The case revolved around language in ERISA referring to recovering money for the retirement plan, rather than to an individual participant in the plan suing solely on his own behalf.

In his lead opinion for the court, Justice John Paul Stevens said that such lawsuits are permissible.

“Fiduciary misconduct need not threaten the solvency of the entire plan to reduce benefits below the amount that participants would otherwise receive,” Stevens said.

Stevens also ruled that the provision of ERISA at issue “does authorize recovery for fiduciary breaches that impair the value of plan assets in a participant’s individual account.”

The decision reverses a ruling by the 4th U.S. Circuit Court of Appeals, based in Richmond, Va.

The American Council of Life Insurers had filed a friend-of-the-court brief in the case warning that providing plan members with the authority to sue independently could “have legal and practical ramifications extending far beyond the parties to this case.”

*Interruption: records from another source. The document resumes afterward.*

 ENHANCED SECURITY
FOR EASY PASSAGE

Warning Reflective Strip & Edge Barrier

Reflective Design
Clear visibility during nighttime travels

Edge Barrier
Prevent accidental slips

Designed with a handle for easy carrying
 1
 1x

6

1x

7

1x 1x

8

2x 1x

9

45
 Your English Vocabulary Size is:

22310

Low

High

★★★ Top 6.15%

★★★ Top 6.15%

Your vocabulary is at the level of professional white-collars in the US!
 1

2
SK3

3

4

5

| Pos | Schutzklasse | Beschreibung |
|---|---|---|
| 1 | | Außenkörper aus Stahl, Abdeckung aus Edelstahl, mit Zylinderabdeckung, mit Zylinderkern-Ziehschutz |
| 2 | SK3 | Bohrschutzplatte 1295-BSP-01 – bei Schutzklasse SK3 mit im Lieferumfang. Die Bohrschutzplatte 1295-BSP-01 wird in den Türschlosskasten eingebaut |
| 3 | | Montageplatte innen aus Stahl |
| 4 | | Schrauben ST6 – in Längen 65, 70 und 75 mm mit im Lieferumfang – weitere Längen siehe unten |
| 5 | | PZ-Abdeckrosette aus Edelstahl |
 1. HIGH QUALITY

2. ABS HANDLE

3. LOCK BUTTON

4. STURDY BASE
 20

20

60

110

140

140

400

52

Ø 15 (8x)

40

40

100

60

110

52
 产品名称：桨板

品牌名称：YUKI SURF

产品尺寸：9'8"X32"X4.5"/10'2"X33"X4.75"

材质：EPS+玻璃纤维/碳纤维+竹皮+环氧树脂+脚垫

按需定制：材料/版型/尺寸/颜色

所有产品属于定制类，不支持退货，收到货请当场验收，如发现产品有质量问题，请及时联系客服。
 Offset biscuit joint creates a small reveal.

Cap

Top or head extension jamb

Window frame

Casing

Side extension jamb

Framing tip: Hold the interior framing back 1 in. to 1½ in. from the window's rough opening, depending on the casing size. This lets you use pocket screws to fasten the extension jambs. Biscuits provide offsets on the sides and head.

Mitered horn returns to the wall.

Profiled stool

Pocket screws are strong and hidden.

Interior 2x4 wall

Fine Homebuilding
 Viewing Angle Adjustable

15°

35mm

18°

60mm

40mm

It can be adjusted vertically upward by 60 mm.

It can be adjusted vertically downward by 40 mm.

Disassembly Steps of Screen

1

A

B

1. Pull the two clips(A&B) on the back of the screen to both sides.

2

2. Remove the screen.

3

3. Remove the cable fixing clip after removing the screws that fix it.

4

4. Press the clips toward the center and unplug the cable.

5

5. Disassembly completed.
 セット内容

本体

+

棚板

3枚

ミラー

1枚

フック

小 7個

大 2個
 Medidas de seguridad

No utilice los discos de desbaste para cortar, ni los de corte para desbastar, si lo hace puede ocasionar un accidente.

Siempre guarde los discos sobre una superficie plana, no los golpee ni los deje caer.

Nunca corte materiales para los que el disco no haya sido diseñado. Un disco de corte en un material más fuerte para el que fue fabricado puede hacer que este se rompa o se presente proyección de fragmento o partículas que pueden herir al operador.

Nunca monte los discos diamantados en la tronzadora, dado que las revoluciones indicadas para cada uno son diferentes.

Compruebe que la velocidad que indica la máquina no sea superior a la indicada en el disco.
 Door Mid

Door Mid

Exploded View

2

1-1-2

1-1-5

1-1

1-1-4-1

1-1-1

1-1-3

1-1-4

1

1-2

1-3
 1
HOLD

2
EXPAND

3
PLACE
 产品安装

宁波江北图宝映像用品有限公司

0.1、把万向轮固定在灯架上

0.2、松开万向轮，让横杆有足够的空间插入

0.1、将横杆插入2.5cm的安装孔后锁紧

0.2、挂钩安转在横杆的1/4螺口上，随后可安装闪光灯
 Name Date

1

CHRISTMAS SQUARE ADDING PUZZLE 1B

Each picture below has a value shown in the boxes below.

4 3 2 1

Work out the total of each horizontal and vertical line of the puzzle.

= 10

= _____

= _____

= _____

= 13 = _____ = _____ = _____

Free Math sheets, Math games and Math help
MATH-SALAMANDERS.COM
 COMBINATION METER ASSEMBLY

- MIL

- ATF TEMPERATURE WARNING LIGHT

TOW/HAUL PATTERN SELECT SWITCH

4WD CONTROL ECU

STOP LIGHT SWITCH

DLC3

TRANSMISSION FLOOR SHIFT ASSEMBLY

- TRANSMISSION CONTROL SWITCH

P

In its brief, the ACLI warned that supporting the plaintiff “would expose ERISA fiduciaries to claims for monetary damages by plan participants based on losses allegedly suffered by individuals with respect to their benefit plan accounts.”

The ACLI brief further contended that “allowing erosion of the statutory limits to ERISA remedies may have significant adverse consequences for ACLI members. These include increased costs for employer-sponsored plans and a concomitant decrease in the number of employers able and willing to sponsor and administer them–thereby decreasing the number of employees participating in these plans.”